Пусть и обеспокоившись этим псевдокантианским отклонением в новых размышлениях Витгенштейна, Шлик и, соответственно, другие члены Венского кружка все же не обратили на него особого внимания. Более близким к эмпирическому направлению их мысли оказался другой мотив, высказанный Витгенштейном в ходе этих разговоров: если предложение должно иметь значение, если оно должно что-то сказать, мы должны понимать, каким будет положение вещей, если оно окажется верным. То есть у нас должны иметься средства установить его истинность или ложность. В Венском кружке это приняли как «принцип верификации Витгенштейна», и членам кружка он так пришелся по душе, что с тех пор считался самой сутью логического позитивизма. В Англии он получил широкую известность и был громогласнее всего провозглашен в «Языке, истине и логике» А. Дж. Айера (название, вдохновленное — если можно так сказать — работой «Логика, язык, философия» Вайсмана), книге, опубликованной в 1936 году. Айер написал ее после того, как посетил несколько заседаний кружка, когда находился в Вене.
Принцип выражен в изречении: «Смысл предложения — это средство его верификации», и Витгенштейн объяснил это Шлику и Вайсману так:
Когда я, например, говорю: «Там на сундуке лежит книга», что я предпринимаю, чтобы это верифицировать? Достаточно ли, если я брошу на нее взгляд, или если рассмотрю ее с разных сторон, или если возьму ее в руки, ощупаю, раскрою, перелистаю и т. д.? На этот счет есть два мнения. Первое таково: как бы я ни пытался, я никогда не смогу полностью верифицировать предложение. Предложение всегда остается открытым, словно черный ход. Что бы мы ни делали, мы никогда не уверены, что не ошиблись.
Другое мнение, и его я хотел бы отстаивать, заключается в следующем: нет, если я никогда не смогу полностью верифицировать смысл предложения, тогда я и не смогу ничего под предложением подразумевать. Тогда предложение вовсе ничего не означает.
Для того чтобы установить смысл предложения, я заранее должен знать вполне определенный прием, устанавливающий, когда предложение должно считаться верифицированным
[715].
Позднее Витгенштейн отрицал, что он когда-то хотел поставить этот принцип в основу теории значения, и устранился от догматического применения его логическими позитивистами. На собрании Клуба моральных наук в Кембридже он пояснял:
Одно время я говорил: чтобы узнать, как используется предложение, хорошо бы задать себе вопрос: «Как можно верифицировать такое утверждение?» Но это только один способ узнать об использовании слова или предложения. Например, часто очень полезен другой вопрос: «Как этому слову научились?», «Как можно научить ребенка этому слову?» Но некоторые люди возвели это предположение о вопросе для проверки в догму — как если бы я разрабатывал теорию значения
[716].

◆ ПРЕДСТАВЛЕННЫЕ ДАННЫЕ:

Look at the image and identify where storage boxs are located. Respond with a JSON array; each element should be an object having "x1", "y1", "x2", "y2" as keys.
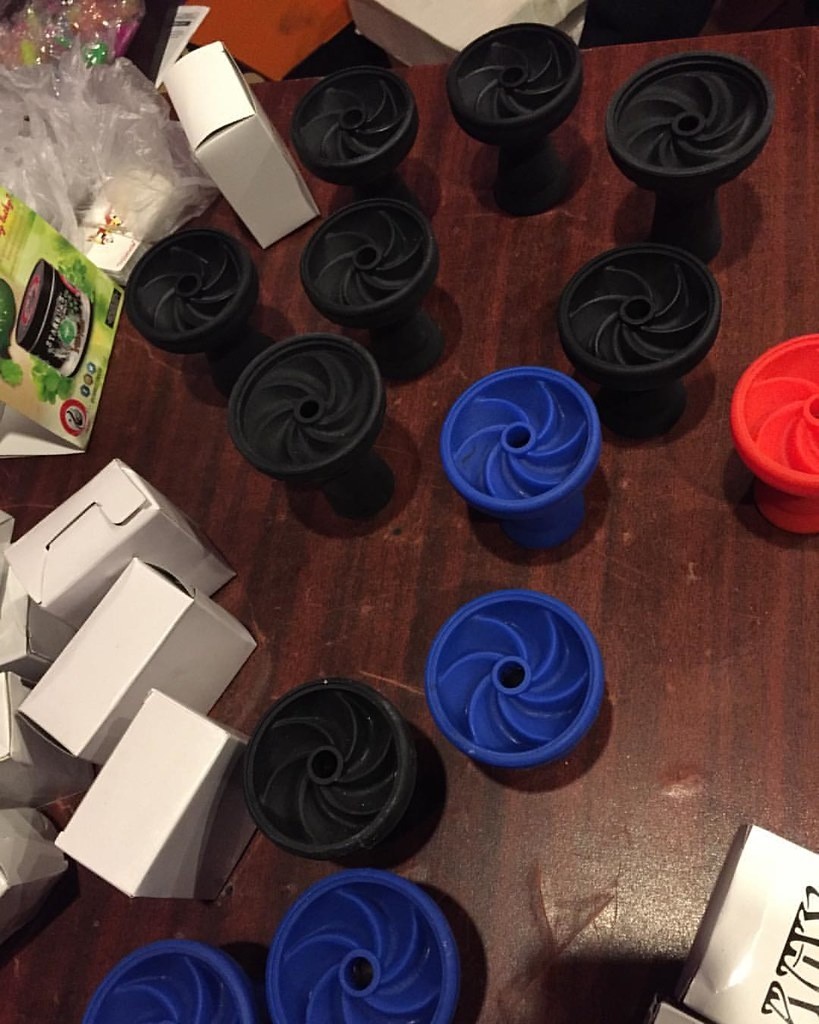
[
  {"x1": 164, "y1": 40, "x2": 321, "y2": 249},
  {"x1": 0, "y1": 454, "x2": 257, "y2": 941},
  {"x1": 642, "y1": 992, "x2": 706, "y2": 1024},
  {"x1": 348, "y1": 0, "x2": 587, "y2": 65},
  {"x1": 676, "y1": 822, "x2": 819, "y2": 1024}
]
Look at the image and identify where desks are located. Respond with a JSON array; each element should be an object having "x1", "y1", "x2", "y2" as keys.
[{"x1": 0, "y1": 24, "x2": 819, "y2": 1024}]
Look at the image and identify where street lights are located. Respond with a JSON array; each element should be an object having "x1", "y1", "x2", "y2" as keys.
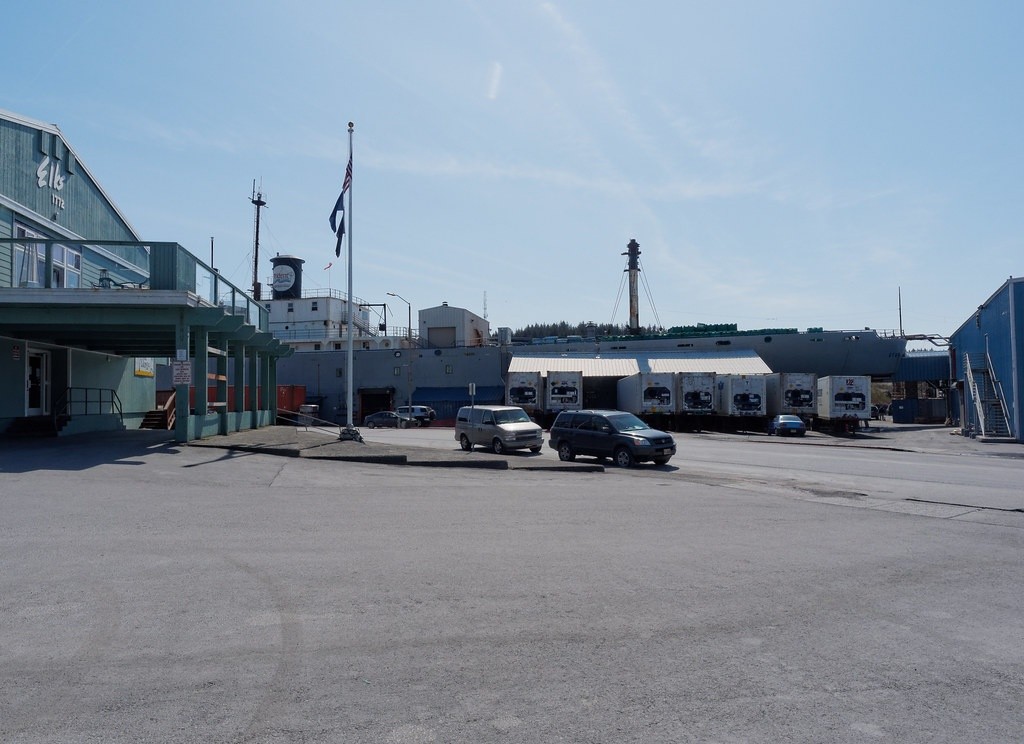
[{"x1": 386, "y1": 292, "x2": 411, "y2": 342}]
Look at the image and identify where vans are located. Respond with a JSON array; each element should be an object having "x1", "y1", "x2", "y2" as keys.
[{"x1": 454, "y1": 405, "x2": 544, "y2": 454}]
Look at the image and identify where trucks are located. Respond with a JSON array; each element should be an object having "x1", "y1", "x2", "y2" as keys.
[
  {"x1": 617, "y1": 371, "x2": 872, "y2": 432},
  {"x1": 504, "y1": 370, "x2": 585, "y2": 425}
]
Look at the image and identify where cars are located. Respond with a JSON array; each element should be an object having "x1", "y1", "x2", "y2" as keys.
[
  {"x1": 767, "y1": 414, "x2": 806, "y2": 437},
  {"x1": 363, "y1": 411, "x2": 422, "y2": 430}
]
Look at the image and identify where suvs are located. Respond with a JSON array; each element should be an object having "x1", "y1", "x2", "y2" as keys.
[
  {"x1": 548, "y1": 409, "x2": 677, "y2": 468},
  {"x1": 395, "y1": 405, "x2": 437, "y2": 427}
]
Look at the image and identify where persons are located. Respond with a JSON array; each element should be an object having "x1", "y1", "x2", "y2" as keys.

◆ ТРЕБОВАНИЯ:
• a. В каком году, согласно отрывку, вышла книга А. Дж. Айера «Язык, истина и логика»?
• b. Перепишите, пожалуйста, записи полностью от строки с «Look at the image and identify where suvs» до конца записей, включая обе границы. Все координаты в ответах умножьте на 0,45 и округлите до целых, половины округляйте вверх.

◆ ОТВЕТЫ К ЗАДАНИЯМ:
• a. В 1936 году.

• b.
Look at the image and identify where suvs are located. Respond with a JSON array; each element should be an object having "x1", "y1", "x2", "y2" as keys.
[
  {"x1": 247, "y1": 184, "x2": 305, "y2": 211},
  {"x1": 178, "y1": 182, "x2": 197, "y2": 192}
]
Look at the image and identify where persons are located. Respond with a JSON array; each element should be an object having "x1", "y1", "x2", "y2" as keys.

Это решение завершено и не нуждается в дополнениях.